É importante ressaltar que o trabalho com a Educação Comparada pode ser útil para se debruçar comparativamente sobre contextos distintos, neste caso diferentes instituições de Ensino Superior no país, que pensaram de forma diversa o currículo de formação de professores, de modo a conhecer elementos que não seriam possíveis alcançar a partir da análise de um só contexto. Antonio Ferreira (2008, p. 136) argumenta que o objetivo último da Educação Comparada não é apenas de encontrar semelhanças ou diferenças entre os objetos estudados, “mas o de encontrar sentido para os processos educacionais”.

A comparação convida os pesquisadores a colocar em múltiplas perspectivas as sociedades, os contrastes, os excessos e o secreto, inicialmente, sem fronteiras de tempo ou de espaço. Isto porque, ao colocar em comparação várias experiências, produzem-se freqüentemente espaços de inteligibilidade e de reflexão nova. (THEML; BUSTAMANTE, 2007, p.11)

Utilizar esta metodologia requer do pesquisador ir além da descrição dos elementos observáveis em primeira instância e passar para a explicação dos elementos encontrados na comparação. Ou seja, para além das primeiras impressões, fazer sínteses dos fenômenos estudados que possam contribuir com a área de formação de professores.

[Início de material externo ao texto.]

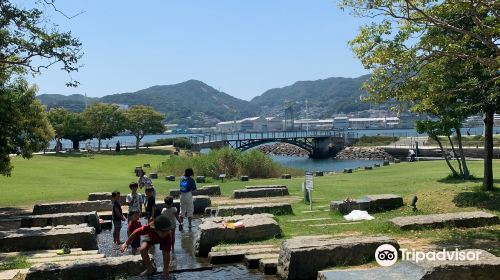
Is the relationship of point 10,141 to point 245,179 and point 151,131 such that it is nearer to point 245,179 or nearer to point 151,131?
point 245,179

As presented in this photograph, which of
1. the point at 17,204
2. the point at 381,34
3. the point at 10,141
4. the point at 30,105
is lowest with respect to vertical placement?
the point at 17,204

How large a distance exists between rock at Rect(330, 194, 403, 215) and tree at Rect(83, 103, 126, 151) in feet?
210

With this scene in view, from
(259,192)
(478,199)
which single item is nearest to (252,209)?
(259,192)

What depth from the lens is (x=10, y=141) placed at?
21812 mm

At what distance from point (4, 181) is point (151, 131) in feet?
175

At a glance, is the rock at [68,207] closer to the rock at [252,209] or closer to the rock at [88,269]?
the rock at [252,209]

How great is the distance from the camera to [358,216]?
15297 mm

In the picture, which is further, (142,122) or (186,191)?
(142,122)

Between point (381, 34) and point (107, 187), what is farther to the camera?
point (107, 187)

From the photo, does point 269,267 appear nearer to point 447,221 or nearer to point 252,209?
point 447,221

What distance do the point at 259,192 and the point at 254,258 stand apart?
41.6 ft

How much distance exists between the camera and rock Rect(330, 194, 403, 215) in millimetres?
16416

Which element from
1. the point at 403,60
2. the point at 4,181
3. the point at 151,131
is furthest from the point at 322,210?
the point at 151,131

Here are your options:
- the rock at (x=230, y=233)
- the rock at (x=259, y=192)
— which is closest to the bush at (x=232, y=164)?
the rock at (x=259, y=192)
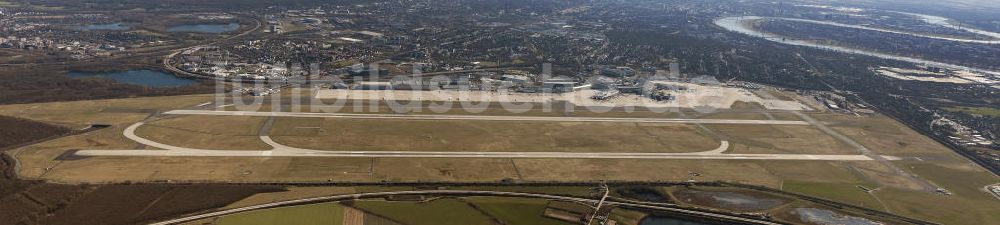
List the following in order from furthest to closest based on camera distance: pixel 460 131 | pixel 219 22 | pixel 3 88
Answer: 1. pixel 219 22
2. pixel 3 88
3. pixel 460 131

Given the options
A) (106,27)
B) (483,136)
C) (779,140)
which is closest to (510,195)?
(483,136)

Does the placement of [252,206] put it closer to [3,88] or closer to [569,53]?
[3,88]

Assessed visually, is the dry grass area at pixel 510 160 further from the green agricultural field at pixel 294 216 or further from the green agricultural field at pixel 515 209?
the green agricultural field at pixel 515 209

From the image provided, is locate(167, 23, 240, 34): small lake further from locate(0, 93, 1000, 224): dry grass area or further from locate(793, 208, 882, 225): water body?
locate(793, 208, 882, 225): water body

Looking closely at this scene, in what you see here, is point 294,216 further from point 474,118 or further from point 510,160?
point 474,118

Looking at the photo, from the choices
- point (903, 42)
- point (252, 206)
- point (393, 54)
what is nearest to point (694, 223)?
point (252, 206)

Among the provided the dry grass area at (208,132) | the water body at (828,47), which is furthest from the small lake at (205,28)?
the water body at (828,47)

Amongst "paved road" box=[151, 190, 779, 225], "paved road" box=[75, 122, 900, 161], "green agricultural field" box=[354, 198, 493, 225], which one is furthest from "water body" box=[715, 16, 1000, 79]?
"green agricultural field" box=[354, 198, 493, 225]
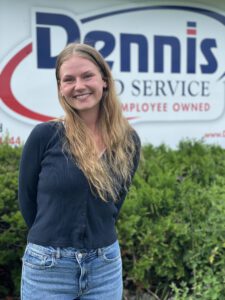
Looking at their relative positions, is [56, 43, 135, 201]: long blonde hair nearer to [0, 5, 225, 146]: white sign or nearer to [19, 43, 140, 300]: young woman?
[19, 43, 140, 300]: young woman

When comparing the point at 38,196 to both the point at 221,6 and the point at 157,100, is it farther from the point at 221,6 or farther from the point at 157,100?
the point at 221,6

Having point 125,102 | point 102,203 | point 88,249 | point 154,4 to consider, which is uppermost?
point 154,4

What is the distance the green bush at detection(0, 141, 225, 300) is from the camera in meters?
Result: 2.98

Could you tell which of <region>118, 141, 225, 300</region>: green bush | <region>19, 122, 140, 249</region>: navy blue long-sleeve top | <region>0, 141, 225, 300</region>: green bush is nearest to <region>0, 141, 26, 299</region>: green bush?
<region>0, 141, 225, 300</region>: green bush

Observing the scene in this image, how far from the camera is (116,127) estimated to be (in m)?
2.16

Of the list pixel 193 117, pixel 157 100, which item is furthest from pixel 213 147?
pixel 157 100

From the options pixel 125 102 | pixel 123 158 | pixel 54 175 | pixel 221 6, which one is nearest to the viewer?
pixel 54 175

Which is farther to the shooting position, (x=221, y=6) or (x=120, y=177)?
(x=221, y=6)

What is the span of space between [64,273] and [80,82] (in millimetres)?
796

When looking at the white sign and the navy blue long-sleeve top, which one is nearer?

A investigação comparativa deve partir para a compreensão, interpretando, indagando e construindo os factos, e não restringir- se a descrevê-los. Podemos, assim, perceber uma mudança paradigmática que se caracteriza por uma maior atenção à história e à teoria, em detrimento da pura descrição e interpretação, aos conteúdos da educação e não somente aos resultados, aos métodos qualitativos e etnográficos em vez do uso exclusivo da estatística [...] (FERREIRA, 2008, p.135)

Os estudos comparativos são um esforço de contextualização, de análises pormenorizadas das circunstâncias que rodeiam uma realidade educacional concreta, análise necessária para explicar, ao menos em parte, o porquê da realidade estudada. (SCHRIEWER, 1990, p. 133). Este projeto se desenvolve dentro da perspectiva sócio-histórica da comparação complexa.